Putting numbers to words, Gleason says that the budget for her 1996 campaign was $250,000. Fetter estimates that she spent close to $200,000 in her 1992 campaign, but she says that her costs were significantly lowered because she was able to split lodging, travelling, and equipment transport costs with the group of sailors who were also pursuing campaigns at the time. Today, Morris estimates, a realistic budget for a medal-winning campaign in the 49er would be $600,000 (while the 49er and the 470 are different boats, the cost of sailing are comparable).

Fetter jokes, “Joe and Thomas were just born 25 years too late… Frankly, their model was the way you won Olympic medals in the 70s or 80s!”

Moving Forward
The U.S. Sailing Association is working to address the recent underperformance of the U.S. Olympic Team.

On top of a major leadership change – the hiring of a two-time gold medalist to lead the U.S. Olympic Sailing Team – the Olympic committee has set out a two-part plan aimed at developing youth sailors and providing sailors that show potential with better funding. Their hope is to help sailors like Barrows and Morris perform to their potential on the world stage and to encourage younger sailors to pursue Olympic Sailing.

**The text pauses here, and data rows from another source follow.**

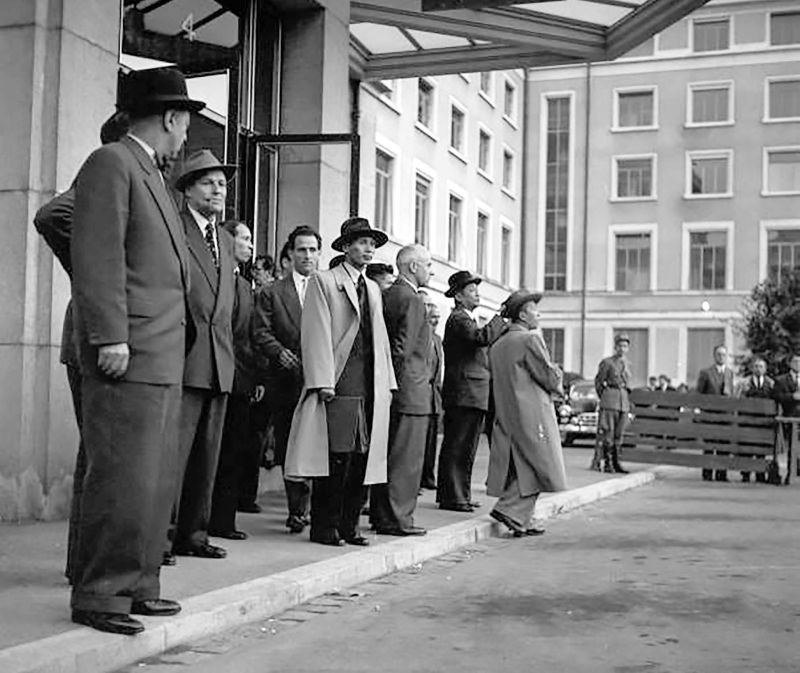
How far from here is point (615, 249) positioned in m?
53.2

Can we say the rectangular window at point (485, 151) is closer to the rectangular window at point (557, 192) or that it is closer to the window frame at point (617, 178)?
the rectangular window at point (557, 192)

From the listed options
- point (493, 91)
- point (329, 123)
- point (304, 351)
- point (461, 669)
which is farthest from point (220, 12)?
point (493, 91)

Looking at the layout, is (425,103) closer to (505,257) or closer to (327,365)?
(505,257)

The first part of the plan, Fetter explains, is the creation of an Olympic Development Program to provide youth sailors with access to high-performance Olympic-type boats and high-level coaching as they make the transition from youth sailing to college sailing to Olympic sailing.

The second part, she says, is to execute a “robust fundraising program to be able to support people like Graham [Landy], with [a high] level of talent to help launch them into an Olympic program.”

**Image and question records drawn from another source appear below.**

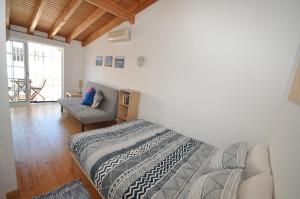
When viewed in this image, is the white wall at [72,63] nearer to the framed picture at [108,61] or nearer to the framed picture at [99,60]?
the framed picture at [99,60]

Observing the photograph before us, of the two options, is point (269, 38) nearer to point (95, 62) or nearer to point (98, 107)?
point (98, 107)

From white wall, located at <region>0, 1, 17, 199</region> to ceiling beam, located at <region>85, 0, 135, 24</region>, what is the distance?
1749 mm

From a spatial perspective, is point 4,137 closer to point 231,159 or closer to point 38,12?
point 231,159

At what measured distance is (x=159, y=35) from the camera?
287 cm

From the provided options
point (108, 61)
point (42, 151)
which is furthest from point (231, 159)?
point (108, 61)

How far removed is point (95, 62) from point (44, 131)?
2514mm

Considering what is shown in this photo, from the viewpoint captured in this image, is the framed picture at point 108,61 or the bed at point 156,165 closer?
the bed at point 156,165

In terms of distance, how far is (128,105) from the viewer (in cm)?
317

(Landy was the 2014 captain of the Yale sailing team, leading his team to several national championships, winning four All-American Awards, and the national College Sailor of the Year award in Spring 2014. On his decision to not pursue an Olympic campaign, he says, “While sailing had been such a big part of my life growing up and through college I wasn’t willing to jump headfirst into a program with so much turnover and an unclear path.”)

While the Olympic sailing program has a long way to go in terms of getting back on the medal track, many up and coming sailors are willing to overlook this fact – not much would stop them from working toward their Olympic goal.

Current Yale Co-ed Sailing Captain and 2015 ICSA Single-Handed National Champion Malcolm Lamphere is pursuing a berth at the 2020 Olympic Games in the Laser, even though he knows how hard it will be. He says, “I wouldn’t describe Olympic sailing as a career path… I would describe it as a dream. It is an ultimate goal to represent your country and compete at the highest level.”